О сыне Ясмин вспомнила не сразу. Она вышла раньше прочих; наверно, еще и поэтому в Рамалле ее принимали как национальную героиню – с митингом, праздничным шатром и телевизионными трансляциями на весь арабский мир. В суматохе поездок, выступлений и интервью ей было не до двухлетнего ублюдка – даже если его звали Усамой Мухаммадом Исламом. Гром телефонного звонка грянул лишь через две недели, когда Мамарита уже лелеяла робкую надежду на то, что, выйдя на свободу, Ясмин предпочтет забыть о существовании ребенка – этого позорного пятна на своей репутации. В конце концов, мальчик был для нее не более чем инструментом давления, отмычкой, ключом от тюремных ворот.

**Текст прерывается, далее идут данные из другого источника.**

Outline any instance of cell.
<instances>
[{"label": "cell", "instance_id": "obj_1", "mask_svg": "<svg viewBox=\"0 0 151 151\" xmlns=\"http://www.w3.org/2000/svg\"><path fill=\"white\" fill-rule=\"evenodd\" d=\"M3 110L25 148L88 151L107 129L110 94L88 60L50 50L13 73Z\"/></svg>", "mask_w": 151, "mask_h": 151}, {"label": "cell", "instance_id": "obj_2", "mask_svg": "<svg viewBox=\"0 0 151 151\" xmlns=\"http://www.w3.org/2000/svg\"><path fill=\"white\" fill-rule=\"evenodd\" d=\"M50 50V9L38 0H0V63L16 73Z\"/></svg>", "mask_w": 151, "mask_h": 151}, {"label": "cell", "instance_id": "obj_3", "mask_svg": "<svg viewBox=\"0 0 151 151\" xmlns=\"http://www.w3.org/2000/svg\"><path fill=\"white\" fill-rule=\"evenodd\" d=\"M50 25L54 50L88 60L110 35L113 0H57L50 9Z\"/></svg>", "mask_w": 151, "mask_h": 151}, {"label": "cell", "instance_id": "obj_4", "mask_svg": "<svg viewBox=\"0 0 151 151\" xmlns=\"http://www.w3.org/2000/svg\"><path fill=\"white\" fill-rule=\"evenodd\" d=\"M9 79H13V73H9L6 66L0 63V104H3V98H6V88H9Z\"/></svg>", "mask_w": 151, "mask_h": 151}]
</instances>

Роковые звонки имеют обыкновение опознаваться сразу – странное качество, учитывая, что звучат они точно так же, как и другие, нормально-рядовые. Откуда же берется столь безошибочное осознание того, что на другом конце провода находится не вздумавший поболтать приятель, не агент телемаркетинга, не девушка с опросным листом, а беда собственной персоной? Не оттого ли, что на самом деле она уже давно здесь, стоит рядом с тобой, усмехается, слушая твои планы, заглядывая через плечо на список продуктов, которые ты собираешься купить сегодня в супермаркете – собираешься и не купишь, просто не сможешь – потому что вот он, звонок. И тогда, по звонку, беда кладет руку тебе на плечо и разворачивает лицом к себе, и ты оторопело смотришь, смотришь, смотришь в ее равнодушные пустые глаза и понимаешь: не поможет уже ничего, даже если не снимешь трубку, даже если прикинешься, что тебя нет – нет в комнате, нет дома, нет в жизни.
Звонила не сама Ясмин, а все тот же адвокат.
От них требовалось доставить мальчика к одному из блокпостов близ Рамаллы.
– И не забудьте собрать все его вещи, – сказал адвокат.
– Почему все? – напряженно спросил Натан. – Он ведь будет навещать нас, не так ли?
Адвокат виновато вздохнул.
– Вы же понимаете, что это зависит не от меня.
Ребенок поступает в полное распоряжение матери. Таков закон. Значит, завтра, в десять утра.
Растерянность взрослых передавалась малышу – по дороге к блокпосту он капризничал и, цепляясь за Мамариту, требовал внимания: «Мама, мама, мама…»
– Я не мама, Мальчик, – шептала Мамарита, улыбаясь сквозь слезы. – Я бабушка. Мама там, мама ждет. Ты ведь помнишь маму, правда?
Но встревоженному ребенку было не до воспоминаний: он чувствовал угрозу и требовал от самых близких ему людей защиты и утешения. Еженедельные тюремные свидания с малознакомой неприветливой женщиной еще не делали ее мамой. Тем более что на блокпосту выяснилось, что Ясмин выглядит совершенно иначе, чем в тюремной камере – ухоженная, в модной прическе и строгом деловом костюме. Мальчик не смог бы узнать ее, даже если бы очень постарался. Но он и не старался – он просто хотел домой. Мамарите пришлось отрывать его от себя.